Daisy wakes up in the hospital and reunites with her parents, who apologize for not understanding her true passions. Everyone surprises Daisy by revealing that she has been called the "World's Bravest Animal", while Drago has been banned from the WSG and arrested for his crimes. Some time later, life on Quokka Rocks is much different and now, the other quokkas are following Daisy's example and are trying new things. Meanwhile, Frankie and Ronda have been busy making up for lost family time. Daisy lives out her dream as a WSG athlete, proving that champions can come in all shapes and sizes.

== Voice cast ==
- Angourie Rice as Daisy Quokka, a young quokka who dreams of becoming the next "World's Scariest Animal".

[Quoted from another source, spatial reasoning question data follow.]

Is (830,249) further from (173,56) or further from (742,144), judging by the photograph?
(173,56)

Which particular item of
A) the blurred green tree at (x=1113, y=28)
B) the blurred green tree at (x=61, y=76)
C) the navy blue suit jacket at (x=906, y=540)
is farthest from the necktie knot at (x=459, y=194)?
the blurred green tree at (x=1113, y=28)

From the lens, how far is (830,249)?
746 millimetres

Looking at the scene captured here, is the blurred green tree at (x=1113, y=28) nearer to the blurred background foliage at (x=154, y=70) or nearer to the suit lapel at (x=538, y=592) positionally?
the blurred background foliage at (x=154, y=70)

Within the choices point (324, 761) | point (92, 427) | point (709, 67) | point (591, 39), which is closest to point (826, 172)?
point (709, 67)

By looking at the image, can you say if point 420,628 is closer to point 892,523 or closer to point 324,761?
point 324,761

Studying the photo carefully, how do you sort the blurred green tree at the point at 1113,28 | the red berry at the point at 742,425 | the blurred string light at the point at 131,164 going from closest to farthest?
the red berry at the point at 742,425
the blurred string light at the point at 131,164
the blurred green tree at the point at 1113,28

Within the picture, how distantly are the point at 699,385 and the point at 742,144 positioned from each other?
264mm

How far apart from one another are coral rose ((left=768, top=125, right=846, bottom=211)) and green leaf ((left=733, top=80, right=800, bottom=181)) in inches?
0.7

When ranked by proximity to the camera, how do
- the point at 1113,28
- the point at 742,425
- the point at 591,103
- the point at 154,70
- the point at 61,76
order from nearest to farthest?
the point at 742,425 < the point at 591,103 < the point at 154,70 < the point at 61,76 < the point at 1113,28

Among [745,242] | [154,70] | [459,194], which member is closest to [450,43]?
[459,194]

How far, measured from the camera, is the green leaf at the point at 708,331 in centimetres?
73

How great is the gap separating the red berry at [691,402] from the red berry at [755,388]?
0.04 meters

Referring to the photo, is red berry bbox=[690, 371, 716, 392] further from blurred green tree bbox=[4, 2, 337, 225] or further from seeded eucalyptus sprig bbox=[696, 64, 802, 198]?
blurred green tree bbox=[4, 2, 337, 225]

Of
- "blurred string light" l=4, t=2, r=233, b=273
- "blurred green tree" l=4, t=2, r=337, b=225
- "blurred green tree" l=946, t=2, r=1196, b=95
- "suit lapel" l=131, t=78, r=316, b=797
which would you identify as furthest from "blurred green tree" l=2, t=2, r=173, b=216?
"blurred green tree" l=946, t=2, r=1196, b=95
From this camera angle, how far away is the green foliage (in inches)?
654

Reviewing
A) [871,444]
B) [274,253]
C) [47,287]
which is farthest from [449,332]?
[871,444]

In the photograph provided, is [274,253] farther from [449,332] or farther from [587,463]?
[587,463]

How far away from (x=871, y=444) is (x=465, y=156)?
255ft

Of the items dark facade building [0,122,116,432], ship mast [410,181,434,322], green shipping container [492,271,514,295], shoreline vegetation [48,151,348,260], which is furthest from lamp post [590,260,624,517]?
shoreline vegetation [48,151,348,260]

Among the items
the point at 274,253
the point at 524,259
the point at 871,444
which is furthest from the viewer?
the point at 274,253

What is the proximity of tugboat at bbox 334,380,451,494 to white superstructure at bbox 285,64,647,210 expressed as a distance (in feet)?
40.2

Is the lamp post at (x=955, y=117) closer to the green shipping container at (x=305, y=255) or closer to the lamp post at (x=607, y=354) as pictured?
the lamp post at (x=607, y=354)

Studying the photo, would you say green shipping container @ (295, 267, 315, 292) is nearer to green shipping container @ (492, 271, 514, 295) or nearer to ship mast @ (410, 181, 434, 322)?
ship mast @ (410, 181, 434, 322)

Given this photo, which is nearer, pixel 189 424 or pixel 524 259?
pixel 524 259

- Sam Neill as Frankie Scales, a saltwater crocodile who is a former WSG champion who coaches Daisy and is Ronda's father. Frankie makes a cameo appearance as a spectator in the film The Lost Tiger.
- Sharnee Tones as Ronda Saltie, a female saltwater crocodile who is Frankie's daughter.
- Grant Denyer and Lucy Durack as Mum and Dad Quokka, Daisy's parents.
- Frank Woodley as Flightless Feather, a cassowary who is the local news reporter and commentator for the WSG games.
- Andrew Cook as Jerry Whiskers, a red kangaroo who is Ronda's coach and Frankie's former WSG rival.
- Ricard Cussó as Drago Modo, a Komodo dragon who is Daisy's rival in the games. Cusso also voices Augustus Maximus, a cane toad who is the president of the WSG.

== Release and reception ==
Daisy Quokka: World's Scariest Animal had its world premiere at the Children's International Film Festival (CHIFF) in Australia on 28 November 2020. Due to the impact of the COVID-19 pandemic on cinemas, Daisy Quokka opened in Australia with a limited release in January 2021, distributed by Odin's Eye Entertainment. It was released in the United Kingdom on 2 July, making $72,971 in its opening week for a total of $146,172. It has a worldwide total of $174,186.